• _Your objective_: Set down, word for word, the stretch of the KeyStore code-review message below from "I guess we could" through "the finally block.".

• _Passage for review_:
+ + + +
RFR: 8208583: Better management of internal KeyStore buffers
Seán Coffey
sean.coffey at oracle.com
Thu Aug 2 16:37:05 UTC 2018
All valid comments Max. Changes made. Webrev at
http://cr.openjdk.java.net/~coffeys/webrev.8208583.v4/webrev/index.html
> I wonder why DestroyedFailedException was a checked exception, what can we do if it's thrown?
I guess we could log a message, but given the limited usage case here, I
don't see a need.
regards,
Sean.
On 02/08/2018 17:05, Weijun Wang wrote:
> KeyProtector.java:
>
> 113 pbeKeySpec.clearPassword();
>
> You can also put this into the finally block.
>
> 189 Arrays.fill(plain, (byte) 0x00);
>
> Can this be in finally?
>
> JavaKeyStore.java:
>
> 149 Arrays.fill(passwordBytes, (byte) 0x00);
>
> In other cases, you call it in a finally block. Unnecessary here?
>
> (Oops, every comment is about finally.)
>
> KeyProtector.java:
>
> 123 public KeyProtector(byte[] password)
>
> How about just "public KeyProtector(byte[] passwordBytes)"?
>
>> On Aug 2, 2018, at 7:38 PM, Seán Coffey <sean.coffey at oracle.com> wrote:
>>
>> No - no problem at all. Some extra exception handling but probably best for the long run.
> I wonder why DestroyedFailedException was a checked exception, what can we do if it's thrown?
>
> Thanks
> Max
>
>> http://cr.openjdk.java.net/~coffeys/webrev.8208583.v3/webrev/index.html
>>
>> regards,
>> Sean.
>>
>> On 02/08/2018 02:13, Weijun Wang wrote:
>>>> 1.
>>>>
>>>> I wasn't able to rename to destroy since that method is reserved for the Destroyable interface. I've gone with destroyKey.
>>>>
>>> Sorry I wasn't clear but this is exactly what I meant. SecretKey implements Destroyable so you don't need to define sKey as PBEKey. Does it make any problem?
+ + + +
• _Data extracts_:
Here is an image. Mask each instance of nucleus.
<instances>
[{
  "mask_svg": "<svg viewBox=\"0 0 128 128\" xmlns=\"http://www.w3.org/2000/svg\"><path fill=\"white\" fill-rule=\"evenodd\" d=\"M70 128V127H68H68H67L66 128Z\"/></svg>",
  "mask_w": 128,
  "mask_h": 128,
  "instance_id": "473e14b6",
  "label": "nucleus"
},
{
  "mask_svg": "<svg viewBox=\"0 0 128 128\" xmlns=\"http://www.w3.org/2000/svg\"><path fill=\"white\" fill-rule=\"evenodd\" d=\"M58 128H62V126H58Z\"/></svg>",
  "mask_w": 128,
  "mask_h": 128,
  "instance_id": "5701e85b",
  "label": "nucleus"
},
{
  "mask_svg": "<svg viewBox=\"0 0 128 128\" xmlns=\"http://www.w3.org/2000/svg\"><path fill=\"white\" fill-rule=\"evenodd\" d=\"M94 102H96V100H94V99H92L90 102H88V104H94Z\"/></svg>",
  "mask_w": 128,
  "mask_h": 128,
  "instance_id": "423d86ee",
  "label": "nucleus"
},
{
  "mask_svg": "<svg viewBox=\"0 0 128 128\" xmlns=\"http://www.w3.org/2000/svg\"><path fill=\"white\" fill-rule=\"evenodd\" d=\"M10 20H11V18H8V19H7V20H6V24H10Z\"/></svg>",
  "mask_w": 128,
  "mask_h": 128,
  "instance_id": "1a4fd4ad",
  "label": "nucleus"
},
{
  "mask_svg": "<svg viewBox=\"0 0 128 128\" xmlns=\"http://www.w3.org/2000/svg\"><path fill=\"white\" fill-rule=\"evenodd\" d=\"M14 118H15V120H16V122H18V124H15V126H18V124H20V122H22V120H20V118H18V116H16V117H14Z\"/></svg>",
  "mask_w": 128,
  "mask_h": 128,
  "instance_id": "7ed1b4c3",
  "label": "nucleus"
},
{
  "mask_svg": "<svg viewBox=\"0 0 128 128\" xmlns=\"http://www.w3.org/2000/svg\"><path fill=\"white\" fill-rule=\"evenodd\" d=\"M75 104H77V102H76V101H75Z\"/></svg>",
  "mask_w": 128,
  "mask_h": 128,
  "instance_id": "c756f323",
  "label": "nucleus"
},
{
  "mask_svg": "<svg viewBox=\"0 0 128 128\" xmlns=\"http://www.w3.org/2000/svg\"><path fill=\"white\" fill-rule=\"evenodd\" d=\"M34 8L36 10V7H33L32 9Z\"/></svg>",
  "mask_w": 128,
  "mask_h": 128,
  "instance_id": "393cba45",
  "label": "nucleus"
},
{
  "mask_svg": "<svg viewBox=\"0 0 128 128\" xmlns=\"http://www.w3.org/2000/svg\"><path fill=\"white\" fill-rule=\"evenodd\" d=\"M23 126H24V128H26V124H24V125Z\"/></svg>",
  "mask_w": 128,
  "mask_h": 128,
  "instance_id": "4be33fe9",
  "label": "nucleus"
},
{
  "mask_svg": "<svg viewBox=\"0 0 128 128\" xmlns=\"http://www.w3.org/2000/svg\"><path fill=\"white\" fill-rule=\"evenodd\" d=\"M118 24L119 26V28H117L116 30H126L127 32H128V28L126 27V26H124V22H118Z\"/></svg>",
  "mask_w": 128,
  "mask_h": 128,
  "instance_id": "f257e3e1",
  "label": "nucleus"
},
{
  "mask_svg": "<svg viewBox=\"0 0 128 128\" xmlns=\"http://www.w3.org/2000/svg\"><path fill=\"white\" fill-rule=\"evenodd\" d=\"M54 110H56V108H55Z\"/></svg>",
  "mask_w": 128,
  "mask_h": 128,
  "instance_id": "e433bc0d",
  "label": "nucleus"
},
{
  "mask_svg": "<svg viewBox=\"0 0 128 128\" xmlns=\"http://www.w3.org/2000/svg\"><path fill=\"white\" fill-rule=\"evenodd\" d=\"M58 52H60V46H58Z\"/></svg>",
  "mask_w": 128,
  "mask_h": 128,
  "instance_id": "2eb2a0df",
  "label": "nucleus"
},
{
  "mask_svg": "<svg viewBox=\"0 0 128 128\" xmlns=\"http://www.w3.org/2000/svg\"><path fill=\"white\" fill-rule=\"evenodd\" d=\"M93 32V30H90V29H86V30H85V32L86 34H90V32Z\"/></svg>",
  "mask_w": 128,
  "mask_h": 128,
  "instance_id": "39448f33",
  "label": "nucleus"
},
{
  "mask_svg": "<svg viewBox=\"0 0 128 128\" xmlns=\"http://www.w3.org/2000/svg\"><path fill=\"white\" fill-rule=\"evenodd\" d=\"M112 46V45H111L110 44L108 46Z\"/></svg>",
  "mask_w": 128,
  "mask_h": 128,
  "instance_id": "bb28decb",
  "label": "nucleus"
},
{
+ + + +
• _Output of the task_:
I guess we could log a message, but given the limited usage case here, I
don't see a need.
regards,
Sean.
On 02/08/2018 17:05, Weijun Wang wrote:
> KeyProtector.java:
>
> 113 pbeKeySpec.clearPassword();
>
> You can also put this into the finally block.